Determined Development

Their first product was wild sockeye salmon, sustainably sourced from family- and community-operated Alaskan fisheries

Patagonia Wild Sockeye Salmon

Their first product was wild sockeye salmon, sustainably sourced from family- and community-operated Alaskan fisheries. This was followed by pink salmon obtained via the old-school reef-net method of the Lummi tribe in Washington that avoids by-catch and prevents crowding and damage to the fish.

Then they moved from sea to land, and became even more courageously aspirational—they partnered with the Rodale Institute to establish an international certification program for Regenerative Organic Agriculture, now in pilot programs across the globe. “In terms of ecosystems, we don’t need to re-engineer everything,” explains Cameron. “What we have to do is understand how they actually work, and work with them. Then we will have an abundance of food.”

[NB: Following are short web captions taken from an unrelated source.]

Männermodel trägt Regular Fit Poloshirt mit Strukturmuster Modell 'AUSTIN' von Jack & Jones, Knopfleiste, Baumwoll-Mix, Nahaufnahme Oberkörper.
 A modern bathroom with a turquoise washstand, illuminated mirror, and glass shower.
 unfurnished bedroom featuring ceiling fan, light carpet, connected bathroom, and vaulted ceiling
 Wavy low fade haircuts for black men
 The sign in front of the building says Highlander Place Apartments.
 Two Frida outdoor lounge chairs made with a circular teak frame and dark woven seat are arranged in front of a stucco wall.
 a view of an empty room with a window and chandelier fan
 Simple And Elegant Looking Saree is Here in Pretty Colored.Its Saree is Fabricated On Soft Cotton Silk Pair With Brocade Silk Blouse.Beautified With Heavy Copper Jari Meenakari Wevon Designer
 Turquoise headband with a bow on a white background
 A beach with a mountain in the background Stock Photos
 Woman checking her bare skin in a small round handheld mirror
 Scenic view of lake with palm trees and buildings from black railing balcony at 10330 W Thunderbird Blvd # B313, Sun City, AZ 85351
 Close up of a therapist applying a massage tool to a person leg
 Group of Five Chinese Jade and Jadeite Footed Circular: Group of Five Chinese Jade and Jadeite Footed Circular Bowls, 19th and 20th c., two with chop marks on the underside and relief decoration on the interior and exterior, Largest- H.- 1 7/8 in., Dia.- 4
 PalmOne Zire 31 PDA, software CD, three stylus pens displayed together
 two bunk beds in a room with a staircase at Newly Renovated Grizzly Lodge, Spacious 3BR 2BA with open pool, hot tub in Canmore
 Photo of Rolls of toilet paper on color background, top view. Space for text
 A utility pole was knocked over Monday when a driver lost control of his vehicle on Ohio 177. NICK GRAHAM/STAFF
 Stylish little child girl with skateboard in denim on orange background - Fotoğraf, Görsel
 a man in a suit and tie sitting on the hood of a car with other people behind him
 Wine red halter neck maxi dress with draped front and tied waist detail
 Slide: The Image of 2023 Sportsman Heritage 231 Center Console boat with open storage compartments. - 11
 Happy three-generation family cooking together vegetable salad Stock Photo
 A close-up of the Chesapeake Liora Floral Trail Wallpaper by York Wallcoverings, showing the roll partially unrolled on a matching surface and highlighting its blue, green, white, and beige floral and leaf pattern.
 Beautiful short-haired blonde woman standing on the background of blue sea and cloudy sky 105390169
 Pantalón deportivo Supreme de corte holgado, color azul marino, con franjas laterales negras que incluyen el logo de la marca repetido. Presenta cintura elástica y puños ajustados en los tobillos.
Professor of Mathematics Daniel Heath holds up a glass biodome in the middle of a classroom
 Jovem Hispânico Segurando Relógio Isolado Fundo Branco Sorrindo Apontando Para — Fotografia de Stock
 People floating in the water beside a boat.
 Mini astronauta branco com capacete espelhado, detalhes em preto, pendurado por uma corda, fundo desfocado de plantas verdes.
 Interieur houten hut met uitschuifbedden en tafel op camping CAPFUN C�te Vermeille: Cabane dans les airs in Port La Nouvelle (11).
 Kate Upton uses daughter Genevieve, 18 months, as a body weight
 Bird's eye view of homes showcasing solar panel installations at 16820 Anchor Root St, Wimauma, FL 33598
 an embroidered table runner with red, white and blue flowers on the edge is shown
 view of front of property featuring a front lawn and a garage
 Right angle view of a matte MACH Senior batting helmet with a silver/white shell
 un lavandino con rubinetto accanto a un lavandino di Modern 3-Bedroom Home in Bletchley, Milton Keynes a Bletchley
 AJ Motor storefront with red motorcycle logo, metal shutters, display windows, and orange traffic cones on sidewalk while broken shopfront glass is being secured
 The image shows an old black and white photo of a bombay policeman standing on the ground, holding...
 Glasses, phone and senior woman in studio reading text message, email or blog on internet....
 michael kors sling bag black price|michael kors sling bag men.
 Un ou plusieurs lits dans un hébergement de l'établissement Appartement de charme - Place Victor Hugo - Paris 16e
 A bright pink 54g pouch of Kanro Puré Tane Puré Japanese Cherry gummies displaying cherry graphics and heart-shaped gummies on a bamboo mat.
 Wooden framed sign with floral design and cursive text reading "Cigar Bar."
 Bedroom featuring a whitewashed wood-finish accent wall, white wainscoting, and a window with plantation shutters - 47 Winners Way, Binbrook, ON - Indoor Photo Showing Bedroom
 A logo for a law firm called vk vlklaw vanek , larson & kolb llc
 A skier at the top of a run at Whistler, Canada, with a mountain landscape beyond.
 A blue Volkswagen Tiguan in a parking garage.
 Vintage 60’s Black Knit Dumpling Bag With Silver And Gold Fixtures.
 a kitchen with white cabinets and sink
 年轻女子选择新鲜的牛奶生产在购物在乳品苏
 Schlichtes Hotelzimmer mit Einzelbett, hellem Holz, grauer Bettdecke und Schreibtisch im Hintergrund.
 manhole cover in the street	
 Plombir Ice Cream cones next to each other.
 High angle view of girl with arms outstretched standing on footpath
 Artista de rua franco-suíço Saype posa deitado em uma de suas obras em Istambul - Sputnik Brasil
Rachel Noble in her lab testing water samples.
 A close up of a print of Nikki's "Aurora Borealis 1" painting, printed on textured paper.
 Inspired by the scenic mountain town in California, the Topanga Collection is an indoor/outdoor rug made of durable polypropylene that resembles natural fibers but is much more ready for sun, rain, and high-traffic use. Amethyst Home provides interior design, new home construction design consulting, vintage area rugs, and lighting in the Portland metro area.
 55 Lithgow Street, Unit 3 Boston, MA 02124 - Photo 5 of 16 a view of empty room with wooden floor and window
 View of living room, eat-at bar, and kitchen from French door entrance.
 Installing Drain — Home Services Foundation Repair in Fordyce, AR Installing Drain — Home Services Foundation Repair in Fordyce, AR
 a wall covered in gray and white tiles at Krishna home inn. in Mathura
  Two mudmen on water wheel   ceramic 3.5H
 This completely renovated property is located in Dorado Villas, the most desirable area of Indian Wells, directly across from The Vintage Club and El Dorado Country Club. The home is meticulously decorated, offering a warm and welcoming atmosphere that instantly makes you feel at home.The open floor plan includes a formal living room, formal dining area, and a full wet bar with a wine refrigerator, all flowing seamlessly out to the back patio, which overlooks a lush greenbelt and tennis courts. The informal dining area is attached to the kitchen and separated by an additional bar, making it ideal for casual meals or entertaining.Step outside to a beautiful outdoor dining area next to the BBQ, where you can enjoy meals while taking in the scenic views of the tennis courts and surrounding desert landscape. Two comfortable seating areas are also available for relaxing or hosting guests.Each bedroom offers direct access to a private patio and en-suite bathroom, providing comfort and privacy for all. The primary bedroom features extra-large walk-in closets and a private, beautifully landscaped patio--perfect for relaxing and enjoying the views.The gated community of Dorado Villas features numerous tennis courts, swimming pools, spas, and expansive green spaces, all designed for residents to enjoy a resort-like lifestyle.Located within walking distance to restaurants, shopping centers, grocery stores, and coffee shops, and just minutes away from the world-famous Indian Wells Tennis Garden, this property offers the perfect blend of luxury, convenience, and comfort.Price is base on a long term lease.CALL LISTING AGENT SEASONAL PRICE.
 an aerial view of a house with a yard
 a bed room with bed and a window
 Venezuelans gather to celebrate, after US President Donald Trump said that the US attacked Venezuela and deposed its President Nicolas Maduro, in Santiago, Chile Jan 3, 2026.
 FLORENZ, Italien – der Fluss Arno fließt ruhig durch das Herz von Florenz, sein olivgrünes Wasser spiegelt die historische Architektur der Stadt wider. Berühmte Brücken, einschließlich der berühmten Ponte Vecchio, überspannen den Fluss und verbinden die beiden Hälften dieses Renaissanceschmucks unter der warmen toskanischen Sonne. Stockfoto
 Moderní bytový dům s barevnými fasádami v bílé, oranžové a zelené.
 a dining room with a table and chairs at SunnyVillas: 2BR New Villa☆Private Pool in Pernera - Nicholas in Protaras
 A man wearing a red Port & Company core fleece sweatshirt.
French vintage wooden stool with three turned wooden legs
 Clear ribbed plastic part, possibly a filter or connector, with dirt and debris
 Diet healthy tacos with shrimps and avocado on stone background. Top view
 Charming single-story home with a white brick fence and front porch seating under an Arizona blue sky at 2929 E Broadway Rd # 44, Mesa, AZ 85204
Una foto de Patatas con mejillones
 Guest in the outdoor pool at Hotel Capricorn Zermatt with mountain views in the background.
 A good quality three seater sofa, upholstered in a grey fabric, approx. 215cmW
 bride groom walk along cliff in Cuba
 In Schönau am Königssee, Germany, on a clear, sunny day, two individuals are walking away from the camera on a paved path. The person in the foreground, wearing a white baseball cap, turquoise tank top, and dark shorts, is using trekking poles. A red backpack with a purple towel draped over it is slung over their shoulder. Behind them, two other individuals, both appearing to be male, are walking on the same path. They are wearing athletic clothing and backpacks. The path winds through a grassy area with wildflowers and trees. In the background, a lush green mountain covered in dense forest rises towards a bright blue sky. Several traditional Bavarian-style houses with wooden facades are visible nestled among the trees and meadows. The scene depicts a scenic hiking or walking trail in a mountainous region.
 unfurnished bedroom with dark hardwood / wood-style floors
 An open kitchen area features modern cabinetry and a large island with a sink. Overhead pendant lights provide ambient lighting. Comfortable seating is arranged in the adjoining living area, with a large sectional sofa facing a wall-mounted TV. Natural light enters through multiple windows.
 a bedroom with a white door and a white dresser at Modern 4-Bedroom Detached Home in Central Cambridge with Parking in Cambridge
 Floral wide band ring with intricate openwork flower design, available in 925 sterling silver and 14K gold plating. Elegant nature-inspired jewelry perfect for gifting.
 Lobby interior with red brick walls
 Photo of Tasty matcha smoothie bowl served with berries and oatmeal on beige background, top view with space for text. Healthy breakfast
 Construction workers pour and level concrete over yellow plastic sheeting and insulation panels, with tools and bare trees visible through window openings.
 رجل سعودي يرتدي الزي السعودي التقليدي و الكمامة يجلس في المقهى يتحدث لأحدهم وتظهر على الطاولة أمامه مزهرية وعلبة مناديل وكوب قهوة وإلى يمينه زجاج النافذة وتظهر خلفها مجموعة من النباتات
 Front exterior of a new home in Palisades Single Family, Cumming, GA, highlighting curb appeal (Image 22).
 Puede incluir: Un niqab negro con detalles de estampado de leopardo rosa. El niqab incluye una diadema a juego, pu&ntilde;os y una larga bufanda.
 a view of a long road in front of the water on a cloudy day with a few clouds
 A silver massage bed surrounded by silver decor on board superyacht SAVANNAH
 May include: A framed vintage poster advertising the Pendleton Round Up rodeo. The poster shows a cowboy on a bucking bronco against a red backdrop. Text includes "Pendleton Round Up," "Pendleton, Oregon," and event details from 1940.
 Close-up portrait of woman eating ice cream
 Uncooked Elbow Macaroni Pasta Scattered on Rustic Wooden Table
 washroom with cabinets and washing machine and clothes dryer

Patagonia’s Buffalo Jerky fell in line with these beliefs, produced from free-roaming American bison. The company expanded into even more arenas—organic soups, breakfast grains, more seafood (including mussels), and fruit-and-nut bars. All of these offerings are organic, sustainably sourced, “clean,” and produced in service of Patagonia’s ambitious goal to save the planet.

But for Cameron, as for all of the dedicated people at Patagonia, these global ideals all come down to the personal, to the urgency of the dilemmas facing us on all sides today. “Having children of my own … well, there’s nothing like that to emphasize, to punctuate the need to do something about the state of our planet. This is a journey that is incredibly inspiring, and provides a lot of hope.”

Food that delights, satisfies, and provides hope—surely we need more of that.